I think B6 will continue to be the market share leader at BOS, but there's a bit of a wrinkle in that DL and B6 aren't quite competing for the same market segment. DL wants the corporate travelers who care about airline lounges, upgrades to first class/premium economy, and broad domestic and global network access. DL can get you to BRU and BCN, as well as BOI, BHM, and BTR -- B6 cannot. If you want to go to Florida or the Caribbean, B6 is hands-down your best choice out of BOS. It's a bit of a toss-up to the West Coast in that DL has stepped up its coverage of non-stop markets and the recent reintroduction of complimentary economy class meals gives DL a slight product edge, but B6 still wins for schedule and number of markets. Mint is a great product, but you have to pay for it, and Mosaic is a joke if you're a road warrior.
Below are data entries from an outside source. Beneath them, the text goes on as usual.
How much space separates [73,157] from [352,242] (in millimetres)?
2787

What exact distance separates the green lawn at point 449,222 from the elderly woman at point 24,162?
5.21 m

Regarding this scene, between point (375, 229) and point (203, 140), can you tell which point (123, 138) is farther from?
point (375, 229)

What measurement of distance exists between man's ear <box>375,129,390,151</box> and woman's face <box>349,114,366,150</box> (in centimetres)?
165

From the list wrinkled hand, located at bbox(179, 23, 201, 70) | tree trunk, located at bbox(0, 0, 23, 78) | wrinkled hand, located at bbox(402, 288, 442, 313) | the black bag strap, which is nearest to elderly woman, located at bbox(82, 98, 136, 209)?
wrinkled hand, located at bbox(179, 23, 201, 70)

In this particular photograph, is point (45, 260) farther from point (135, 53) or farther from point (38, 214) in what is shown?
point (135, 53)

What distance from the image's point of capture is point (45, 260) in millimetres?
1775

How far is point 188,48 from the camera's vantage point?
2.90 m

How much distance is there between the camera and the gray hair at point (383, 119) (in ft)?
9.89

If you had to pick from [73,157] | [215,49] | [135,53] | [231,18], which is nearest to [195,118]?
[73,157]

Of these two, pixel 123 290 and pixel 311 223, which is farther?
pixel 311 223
I suspect that if one narrows the focus to business markets out of BOS, the share gap between DL and B6 narrows quite a bit.
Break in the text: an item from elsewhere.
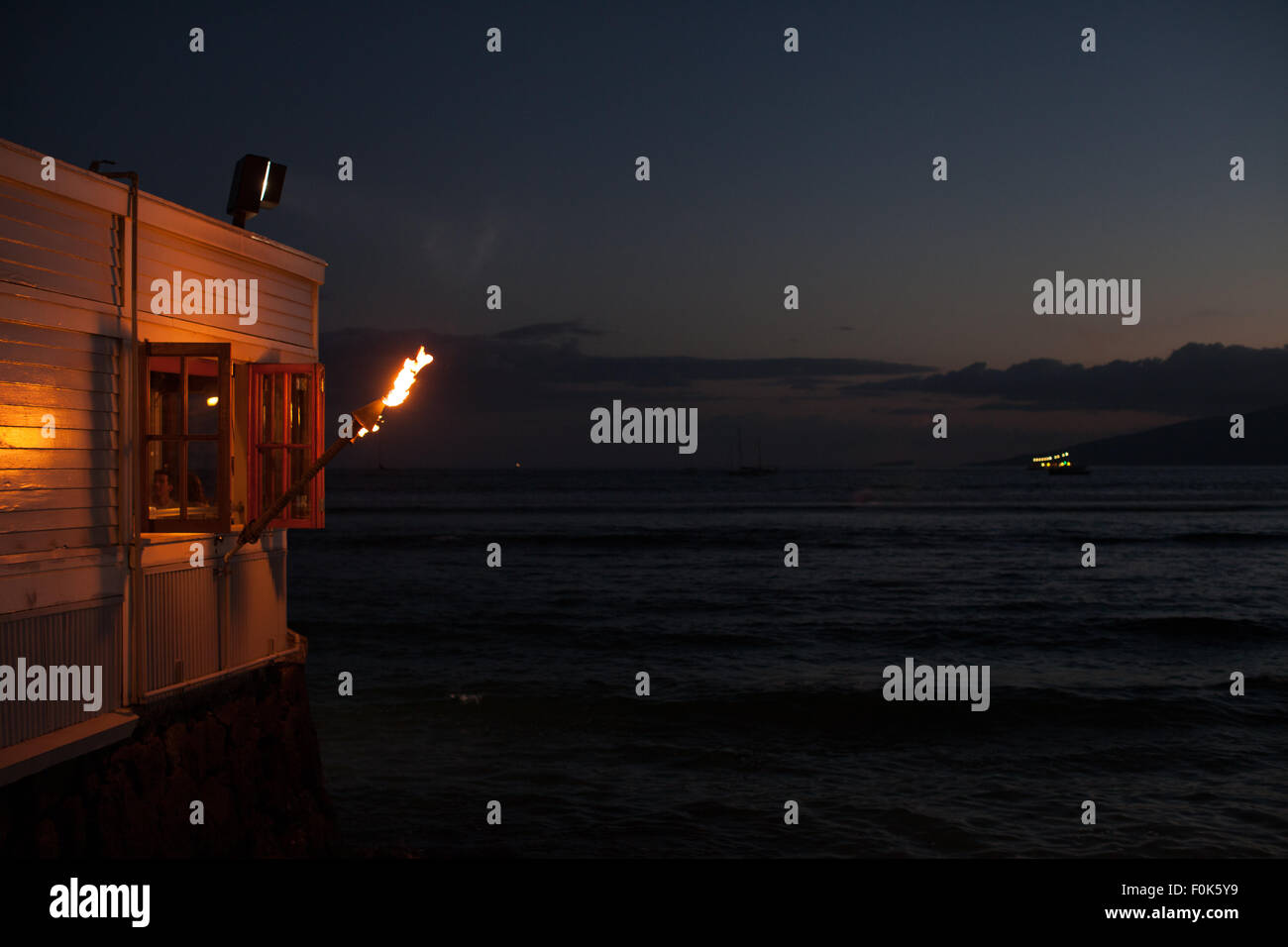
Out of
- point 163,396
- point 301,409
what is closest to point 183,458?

Southwest would benefit tremendously from acquiring the BOS/JFK/LGA B6 routes, gates, and slots.
You wish. But cross your fingers and never say never. Maybe one day you can change your user name to HotDogOnAStick.
I'm pretty confident that LUV is the eventual acquirer of JBLU. I think it's still several years down the road, but the route networks are almost completely complementary apart from a little overlap at FLL and less so MCO, and neither airport has significant capacity constraints. I'm not even sure they'd have to give up LGA or DCA slots given that the combined carrier would still be far smaller than the dominant carrier at each. Not that I'm even rooting for it but I think it's an obvious combination.
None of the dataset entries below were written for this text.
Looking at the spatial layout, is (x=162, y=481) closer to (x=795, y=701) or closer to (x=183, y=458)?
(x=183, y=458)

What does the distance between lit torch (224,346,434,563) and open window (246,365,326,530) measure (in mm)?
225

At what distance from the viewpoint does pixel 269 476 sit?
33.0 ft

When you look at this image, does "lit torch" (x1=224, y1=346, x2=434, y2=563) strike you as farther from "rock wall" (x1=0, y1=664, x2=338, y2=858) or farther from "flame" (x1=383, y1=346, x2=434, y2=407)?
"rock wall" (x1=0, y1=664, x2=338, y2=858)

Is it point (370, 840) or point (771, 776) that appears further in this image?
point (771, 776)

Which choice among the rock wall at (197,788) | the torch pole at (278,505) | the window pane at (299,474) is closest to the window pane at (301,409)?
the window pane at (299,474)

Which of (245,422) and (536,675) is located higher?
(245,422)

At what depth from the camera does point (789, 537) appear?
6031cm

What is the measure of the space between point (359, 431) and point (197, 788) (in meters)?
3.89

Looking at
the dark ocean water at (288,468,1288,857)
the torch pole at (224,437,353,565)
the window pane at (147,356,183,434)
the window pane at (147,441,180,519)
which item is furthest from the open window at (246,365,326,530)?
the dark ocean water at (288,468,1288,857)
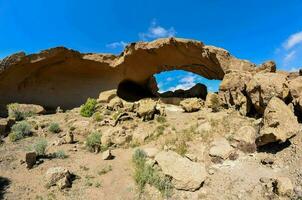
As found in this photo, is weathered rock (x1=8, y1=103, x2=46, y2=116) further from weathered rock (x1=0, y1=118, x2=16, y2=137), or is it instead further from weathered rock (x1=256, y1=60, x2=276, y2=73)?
weathered rock (x1=256, y1=60, x2=276, y2=73)

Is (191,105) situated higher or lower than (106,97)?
lower

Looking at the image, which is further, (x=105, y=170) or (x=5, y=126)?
(x=5, y=126)

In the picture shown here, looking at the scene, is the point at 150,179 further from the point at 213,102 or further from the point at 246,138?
the point at 213,102

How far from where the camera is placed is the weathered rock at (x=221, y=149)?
10.1 m

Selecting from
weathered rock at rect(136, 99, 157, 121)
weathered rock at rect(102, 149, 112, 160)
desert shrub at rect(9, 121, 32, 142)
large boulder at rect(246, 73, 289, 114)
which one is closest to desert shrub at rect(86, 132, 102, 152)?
weathered rock at rect(102, 149, 112, 160)

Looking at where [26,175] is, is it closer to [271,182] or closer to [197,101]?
[271,182]

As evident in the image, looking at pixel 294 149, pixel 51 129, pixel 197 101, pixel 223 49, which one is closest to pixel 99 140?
pixel 51 129

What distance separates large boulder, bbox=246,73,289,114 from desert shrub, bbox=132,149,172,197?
4.88 metres

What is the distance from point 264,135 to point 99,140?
635cm

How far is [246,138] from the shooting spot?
10.3 m

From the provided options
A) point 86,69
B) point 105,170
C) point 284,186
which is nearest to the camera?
point 284,186

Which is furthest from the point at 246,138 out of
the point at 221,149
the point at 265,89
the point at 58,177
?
the point at 58,177

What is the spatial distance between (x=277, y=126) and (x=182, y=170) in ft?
11.0

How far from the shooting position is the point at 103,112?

I wont be surprised over a response from B6 from DTW & MSP -JFK.
Presumably DL's response would be along the lines of, "OK, I'll hold your beer." The business traffic between NYC and both MSP & DTW overwhelmingly prefers LGA, and DL has a lock on the frequent flyers in those city pairs.
In the 3QTR, here is consolidated CASM, excluding fuel:
That is more than a penny difference per ASM. The difference between B6 and Delta regional is at least 10% higher.
I'd gently caution against making broad inferences based on system CASM here, given that the E190s have unit costs which have been reported to be in the neighborhood of 20% higher than the Airbus fleet. B6's system CASM is also aided by a relatively high average aircraft trip length.
I would go one step further and say that DL choosing to grow in two strong growth cities, Seattle and Boston is no mistake. I think Delta is looking to the future and trying to position themselves as a strong carrier in those cities. I don't see any other airlines that are looking at the changing landscape of the US economy and adjusting accordingly.
So I think this is why they've made moves like the focus city at RDU as well as growing BOS, and this may put a bit more substance behind the (IMO outlandish) rumors of a DL focus city at AUS. There's quite a bit of logic in growing their business in cities which are well-positioned for high-value economic growth over the next couple of decades and which also lack a network carrier hub.